Bidês cônicos, louças cênicas, cerâmicas crassas
salas hirsutas, lavabos agônicos, copas sinfônicas
e epigramas cadavéricos ornamentam
as gestas industrias
e nutrem a febre destrutiva dos construtores metropolitanos.
Iluminam-se de alumínios as avenidas
varridas de infindos edifícios, torres flácidas, fecundos mitos
torres geminadas, febre de escombro
gare de usura, sinistra contabilidade bélica
que a estética de cimento amado edificou
no férreo e enfermo coração das metrópoles tentaculares
que deuses movidos a óleo diesel azeitam
com ungüentos cardíacos e bálsamos automáticos.
A septicemia assume o ápice. O auge muge.
Foge o agônico zênite para a queda sob o ímpeto do apogeu vazio.
Pálido triunfo sobre o rosto do rubro se assiste.
O ocaso galga cumes.
Sêmen espalha-se pelas planícies fecundas do equânime corpo. Abre ventres.
Doma cumes. Arrosta úteros. Invade óvulos.
E no incêndio de seu dilúvio lavra-se o Homem Novo.
Ulceram-se os céus
habitados por tempestuosos deuses.
E suas lágrimas derramam-se como semáforos ou centopéias.
Suas iras são corredeiras. São relâmpagos seus gritos rápidos.
A Alba rasgou os tênues véus da noite.
Quebrou o escuro hímem. Acordou topázios.
Eis que os adjetivos aplaudem
o parto dos sintagmas, o fecundo conúbio das imagens, as bodas
da palavra com a palavra.
E do cofre da treva foge o rubi da manhã
gótico, súbito, escandinavo.
Dos vinhos matinais brotam
pássaros persas. Penélopes voadoras. Nuvens e palafitas amam-se.
Orientais candeias atestam a silhueta dos cílios
das ardentes odaliscas.
Uma lua mulçulmana bebe
no oásis de teus olhos loucos. Em tua carne o sol se refestela.
E um pote árabe de aurora é aos amantes silenciosos oferecido.

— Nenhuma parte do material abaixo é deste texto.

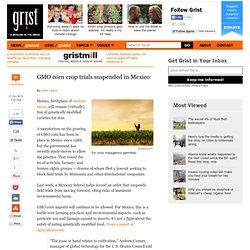 GMO corn crop trials suspended in Mexico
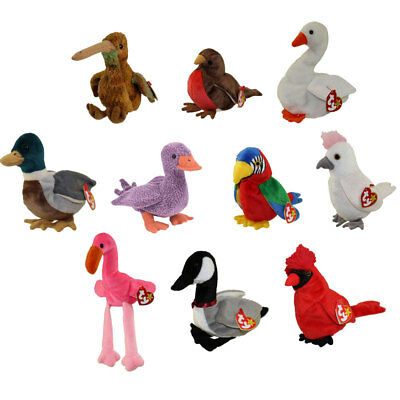 TY Beanie Babies - BIRDS #1 (Set of 10)(Beak, Early, Jabber, Kuku, Pinky, Mac++)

Como penhor de seus exatases noturnos.
PERGUNTAS PELO VINHO
És da inquieta estirpe do cristal?
Descendes de que safira nua?
Fugas árduas encantam-te
A fragrante cor musical?
Quem te doma o puma do aroma?
Tigres do relâmpago acalmas
e lentas seivas tocaias
de estrelas estraçalhado taças?
Cálices e almas lampeja
quem os avaros jades recolhe?
Quem de hoelhos põe diademas
os sonâmbulos fluxos desata?
Se inóspitos rubis escapam
do reflexo genial da garrafa
quem os acolhe com mãos de ônix
e com tiaras atravessa praças?
Ao cálice de vinho
cântaro do espírito
ânfora, grito, lume infinito
à aduela
que dá forma aos barris
à dorna
que uvas transporta
ao lagar sagrado
No sono da parreira uva sonha
no sumo da uva vinho vive
Ao nus óleos dos sábados
às noturnas engrenagens que fabricam domingos
à extinção do sal
ao simulacro branco
POEMA AO LEITOR
Leitor, faça alguma coisa, tome um conhaque em riste
desista de conhecer o poema, beba-o, morda-o
com dentes parmenedinianos úmidos
liberte as grades do desejo
incinere dores e pássaros
faça voar a gaiola sem voo dentro
varra também o tapete (com o poema
a água do banho da gramática jogue)
para bem longe do lixo, amamente
bois mecânicos, abismos, galos coesos, mitos
manipule pêsames brancos, ossos de baunilha
liças de abelhas desafil, enfrente pusilânimes
fabrique lenços para adeuses provisórios
com lágrimas incluídas
incite máscaras de lástima e nuvens
para dias de nojo ou enjôos sujos
corteje a sombra dos gasômetros
extinga cotonifícios, alimente precipícios
erga a chama farmacêutica, o óbdo sublingual
blinde esperanças e mansões, mas
não deixe nunca cair da mão esquerda
a bandeira esfarrapada do poema
(e nunca o abandone
em meio a um aparente sem sentido
que beire a página do seu lábio.
Busco arquétipos de teu olhar no céu azul
e nas revoltas águas do mar teu rosto perdido
(cavalo que alimentou o páramo
canção que contamina harpas)
e na íris incansável do abismo
e nas gemas enterradas nos milênios
nas artes ópticas dos felinos
embuçados nas noites do sertão
nas velhas canções dos marinheiros
e nos versos de mortais cantorias
busco teu nome, reflexo do que és, vida.
Lavra o céu de relâmpago duro fragor
arde trêmulo infinito em luz e rumor
brilha a escória, gemas consomem
o carbono das estrelas
esgrima o infinito com a eternidade
na liça da realidade
sob pálio de uma tarde terrestre.
TERCEIRA VISÃO
No caos aporta
Naves de sombra
Tremulas auroras.
II
Laços vazios, baços abismos
de água e musgo habitam
a alma baldia.
DUETO
Brilha palpitante entranha
do trêmulo mármore
vísceras da sombra esplendem
Rumor de aurora escande
a alegria da água noturna
o esplendoroso abismo de ouro e grito
no intestino das estrofes
refulge as pratas da náusea
rugem as convulsões do vômito.
TERMOR DE MÁRMORE
Deixo-te, querida, o quanto tenho vivido
dias que virão, dias já mordidos.
Nem sempre a sombra vem de alguma dor
nem a tristeza de criptas ou lápides escuras.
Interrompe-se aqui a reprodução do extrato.